Henrique cresceu ao lado dos cinco irmãos. Estudou em escola pública e ganhou uma bolsa de 50% para as aulas de taekwondo. Mesmo com o desconto, que fazia a mensalidade ficar em torno de R$ 25, era difícil manter. O pai trabalhava em obras e a mãe como diarista, e, apesar da realidade financeira, não deixaram de apoiar o filho. Eles chegaram a pedir um cartão de crédito emprestado para arcar com os custos de torneios. O próprio atleta também corria atrás de recursos através de rifas.
Foi assim que, por exemplo, pôde estar no Brasileiro de 2018. O título representou uma mudança de chave. “Fui ganhando campeonatos pequenos até que, em 2018, fui campeão brasileiro. Desde então, consegui seguir carreira. Hoje em dia, tenho oportunidades de representar meu país, o que é extraordinário”, completou.

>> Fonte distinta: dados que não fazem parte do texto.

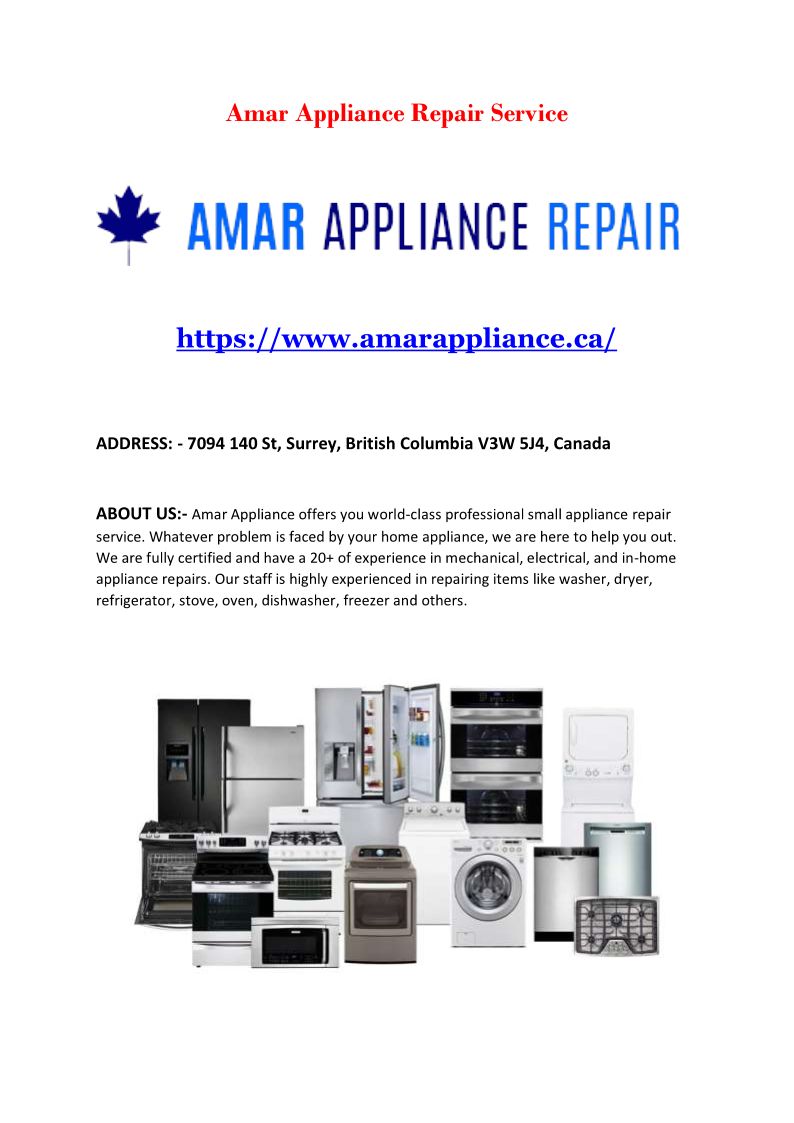 Amar Appliance Repair Service

AMAR APPLIANCE REPAIR

https://www.amarappliance.ca/

ADDRESS: - 7094 140 St, Surrey, British Columbia V3W 5J4, Canada

ABOUT US:- Amar Appliance offers you world-class professional small appliance repair service. Whatever problem is faced by your home appliance, we are here to help you out. We are fully certified and have a 20+ of experience in mechanical, electrical, and in-home appliance repairs. Our staff is highly experienced in repairing items like washer, dryer, refrigerator, stove, oven, dishwasher, freezer and others.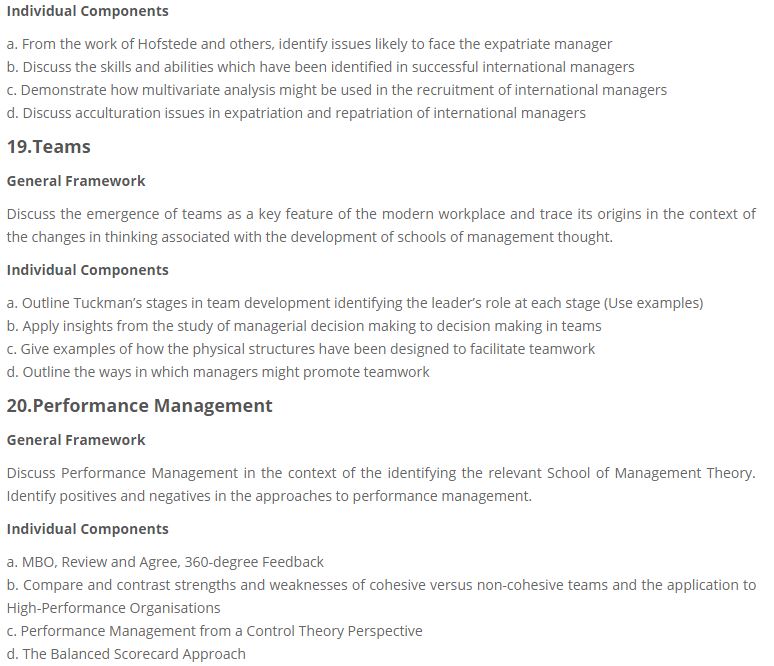 Individual Components

a. From the work of Hofstede and others, identify issues likely to face the expatriate manager
b. Discuss the skills and abilities which have been identified in successful international managers
c. Demonstrate how multivariate analysis might be used in the recruitment of international managers
d. Discuss acculturation issues in expatriation and repatriation of international managers

19.Teams

General Framework

Discuss the emergence of teams as a key feature of the modern workplace and trace its origins in the context of the changes in thinking associated with the development of schools of management thought.

Individual Components

a. Outline Tuckman's stages in team development identifying the leader's role at each stage (Use examples)
b. Apply insights from the study of managerial decision making to decision making in teams
c. Give examples of how the physical structures have been designed to facilitate teamwork
d. Outline the ways in which managers might promote teamwork

20.Performance Management

General Framework

Discuss Performance Management in the context of the identifying the relevant School of Management Theory. Identify positives and negatives in the approaches to performance management.

Individual Components

a. MBO, Review and Agree, 360-degree Feedback
b. Compare and contrast strengths and weaknesses of cohesive versus non-cohesive teams and the application to High-Performance Organisations
c. Performance Management from a Control Theory Perspective
d. The Balanced Scorecard Approach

Eu me sinto muito feliz com cada medalha, ver que meu esforço está valendo a pena, mas fico mais feliz ainda de voltar para casa com uma medalha de ouro e falar: ‘mãe, consegui mais uma para a gente. Estamos no caminho certo’, esse é o maior valor de todas essas conquistas que tenho conseguido’ Henrique Marques
QUASE ABANDONOU CARREIRA
Henrique se preparava para integrar a delegação nos Jogos Pan-Americanos de 2023, em Santiago, Chile, quando descobriu uma arritmia cardíaca. Ele foi cortado do torneio e teve de passar por uma cirurgia. Os próximos passos na carreira se tornaram uma incógnita.

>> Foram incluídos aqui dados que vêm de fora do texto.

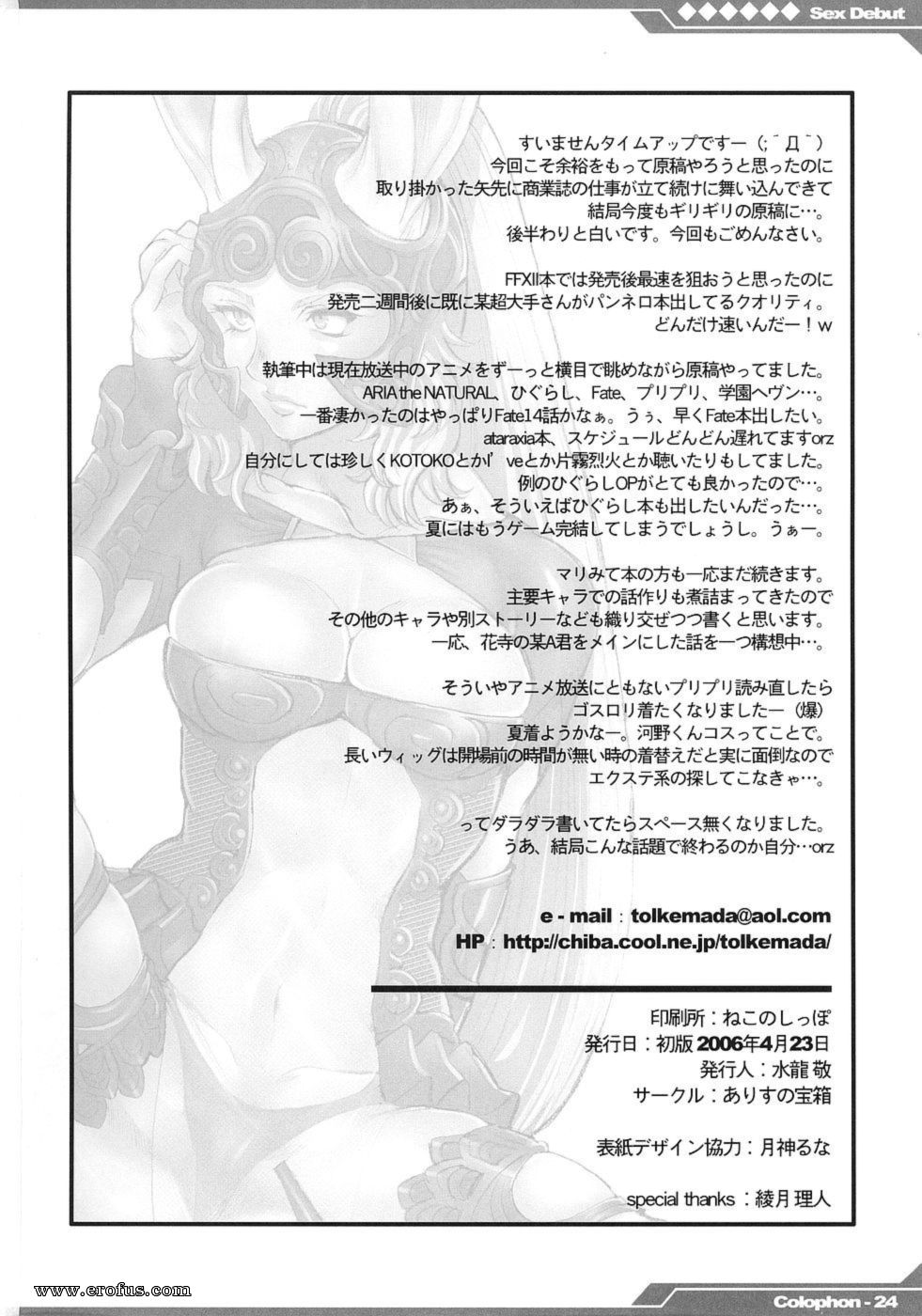 ◆◆◆◆◆◆ Sex Debut

すいませんタイムアップですー（;´Д｀）
今回こそ余裕をもって原稿やろうと思ったのに
取り掛かった矢先に商業誌の仕事が立て続けに舞い込んできて
結局今度もギリギリの原稿に…。
後半わりと白いです。今回もごめんなさい。

FFXII本では発売後最速を狙おうと思ったのに
発売二週間後に既に某超大手さんがパンネロ本出してるクオリティ。
どんだけ速いんだー！w

執筆中は現在放送中のアニメをずーっと横目で眺めながら原稿やってました。
ARIA the NATURAL、ひぐらし、Fate、プリプリ、学園ヘヴン…。
一番凄かったのはやっぱりFate14話かなぁ。うぅ、早くFate本出したい。
ataraxia本、スケジュールどんどん遅れてますorz
自分にしては珍しくKOTOKOとかI've とか片霧烈火とか聴いたりもしてました。
例のひぐらしOPがとても良かったので…。
あぁ、そういえばひぐらし本も出したいんだった…。
夏にはもうゲーム完結してしまうでしょうし。うぁー。

マリみて本の方も一応まだ続きます。
主要キャラでの話作りも煮詰まってきたので
その他のキャラや別ストーリーなども織り交ぜつつ書くと思います。
一応、花寺の某A君をメインにした話を一つ構想中…。

そういやアニメ放送にともないプリプリ読み直したら
ゴスロリ着たくなりましたー（爆）
夏着ようかなー。河野くんコスってことで。
長いウィッグは開場前の時間が無い時の着替えだと実に面倒なので
エクステ系の探してこなきゃ…。

ってダラダラ書いてたらスペース無くなりました。
うあ、結局こんな話題で終わるのか自分…orz

e - mail : tolkemada@aol.com
HP : http://chiba.cool.ne.jp/tolkemada/

印刷所：ねこのしっぽ
発行日：初版 2006年4月23日
発行人：水龍 敬
サークル：ありすの宝箱

表紙デザイン協力：月神るな

special thanks：綾月 理人

www.erofus.com

Colophon - 24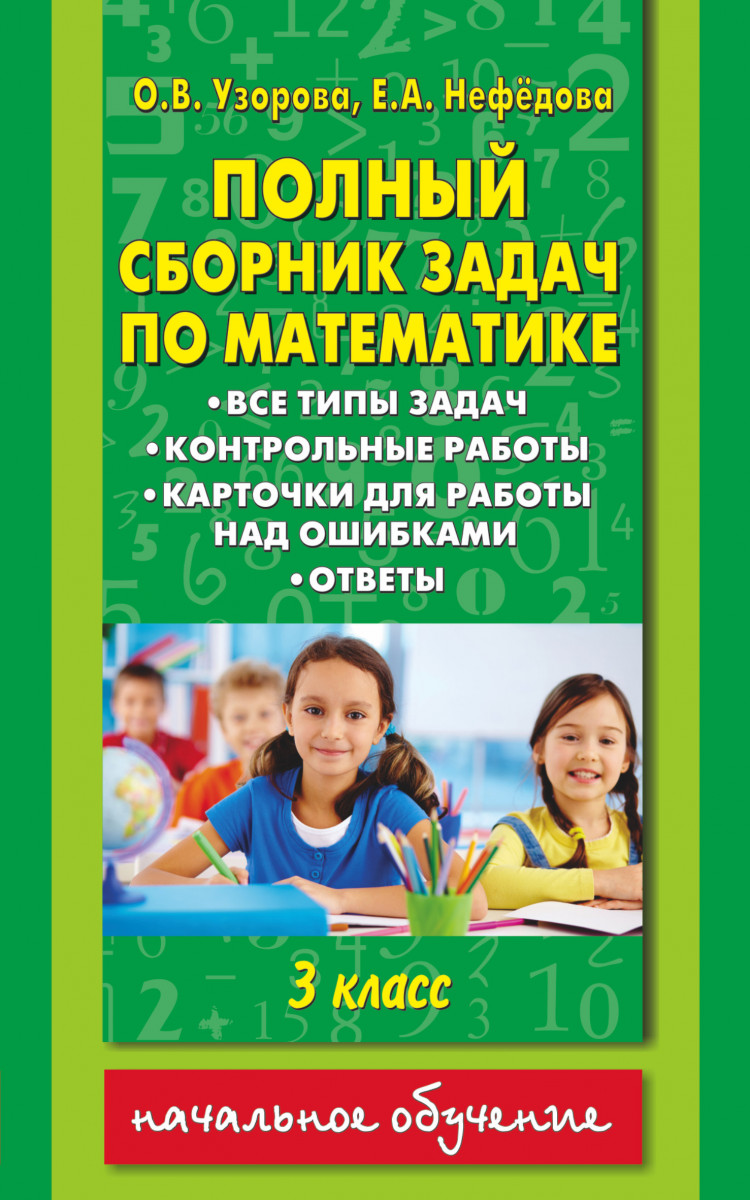 О.В. Узорова, Е.А. Нефёдова

ПОЛНЫЙ СБОРНИК ЗАДАЧ ПО МАТЕМАТИКЕ

• ВСЕ ТИПЫ ЗАДАЧ
• КОНТРОЛЬНЫЕ РАБОТЫ
• КАРТОЧКИ ДЛЯ РАБОТЫ НАД ОШИБКАМИ
• ОТВЕТЫ

3 класс

начальное обучение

Fui cortado dos Jogos Pan de 2023 e, à época, foi algo muito frustrante. Uma arritmia cardíaca foi descoberta nos últimos exames, mas creio que Deus tinha um propósito. Agora, estou zerado da arritmia. Meu coração batia errado 33 mil vezes ao longo do dia… Graças ao apoio que recebi, pude fazer vários exames, descobrir esse problema e ter a chance de operar antes de acontecer algo muito pior
O lutador se recuperou, as dúvidas quanto ao futuro ficaram de lado e ele voltou aos tatames. O atleta já olhava para os Jogos Olímpicos de Paris-2024 quando sofreu um novo baque. “Eu perdi meu pai no meio da preparação e foi algo muito difícil. Mas acho que toda essa superação está me fazendo mais forte a cada dia”.
TÍTULO INÉDITO
Henrique Marques conquistou a medalha de ouro na categoria até 80kg e se tornou o primeiro brasileiro a levar o título do mundial. Antes dele, apenas Maria Clara Pacheco nesta mesma edição e Natália Falavigna, em Madrid, na Espanha, em 2005.
Na final, Henrique venceu o atleta da casa Qizhang Xiang. Anteriormente, deixou para trás o cubano Kelvin Calderón Martinez, Faysal Sawadogo, de Burkina Faso, o norte-americano CJ Nickolas e Artem Mytarev, que disputou sob bandeira neutra.
“Muito feliz com essa conquista, muito feliz com o meu desempenho em quadra, muito feliz com tudo que vem acontecendo na minha vida. Saímos campeões aqui e tudo isso é graças a muito trabalho. Esse foi o primeiro passo e, se Deus quiser, lá em Los Angeles 2028 a gente vai ser campeão também”, contou, ao SporTV.